═════ Excerpted text
It used a shortened version of the same Ford Falcon-sourced platform used by both the first-generation Mustang and Allegro concept, which meant RWD and a selection of longitudinally-mounted engines, ranging from a 2.8-liter Thriftpower Six inline-six to a 302 ci two-barrel V8 for Maverick Grabber models, good for a stout 210 hp.
12 Concept: Ford Iosis
The Iosis was the first concept to show off Ford’s new “Kinetic” design language, expressed in the form of a sleek, muscular, pillar-less four-door that was revealed to attendees of the 2005 Frankfurt Motor Show.
Like its effective successor, the Evos, the Iosis featured two-piece gullwing doors, with the back pair being hinged at the rear and opening up and outwards.
Those apertures allowed access into a garish interior, trimmed in bright orange and black upholstery with plenty of matte-finish metal accents. Unfortunately, Ford did not see fit to give the Iosis an actual powertrain.
══════════
═════ Extracted information
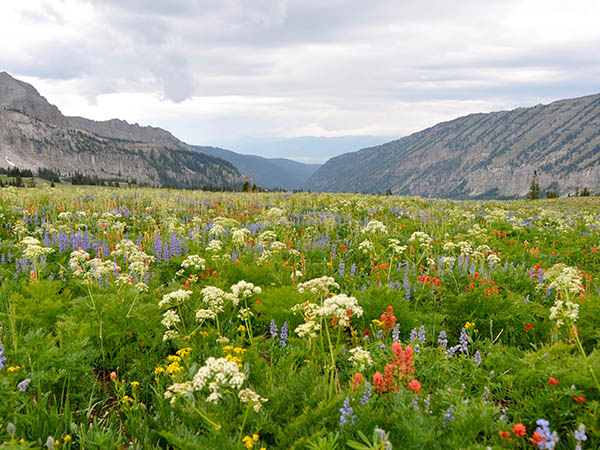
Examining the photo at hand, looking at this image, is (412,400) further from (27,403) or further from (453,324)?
(27,403)

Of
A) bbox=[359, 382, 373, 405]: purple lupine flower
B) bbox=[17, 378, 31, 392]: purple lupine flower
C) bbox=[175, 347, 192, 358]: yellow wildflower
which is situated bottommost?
bbox=[175, 347, 192, 358]: yellow wildflower

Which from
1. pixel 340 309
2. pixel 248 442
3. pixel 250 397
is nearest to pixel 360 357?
pixel 340 309

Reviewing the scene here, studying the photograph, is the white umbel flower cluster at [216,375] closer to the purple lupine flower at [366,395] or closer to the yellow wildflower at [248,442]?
the yellow wildflower at [248,442]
══════════
Please continue the Ford concept car passage from where it stops.

## Answer to this exercise
11 Reality: Ford Mondeo
The CD345-chassis Mondeo is the third generation of Ford’s Euro-market midsize sedan. It belied its deeply unsexy target market with sheet metal sharp enough to earn it a spot in a James Bond film: it briefly served as 007’s ride in Casino Royale, no coincidence considering Ford’s then-ownership of Aston Martin. The car was praised by auto reviewers across the Continent for its sophisticated yet sharp driving manners and a broad selection of gutsy engines, especially Platinum-trim models equipped with the turbocharged 2.5 liter inline-five, which Evo’s Richard Porter hailed as being “simply brilliant to drive”.
10 Concept: Ford Mustang Giugiaro
This stunning ‘Stang was designed by Italian coachbuilder and engineering firm Italdesign Guigiaro, a company with a long yet nearly completely unblemished corporate portfolio that includes icons such as the BMW M1 and Delorean DMC-12.
The Italdesign Mustang was powered by a supercharged version of Ford’s 4.6 litre Modular V8, which sent its 500 horses to the rear axles via a five-speed Tremec manual gearbox.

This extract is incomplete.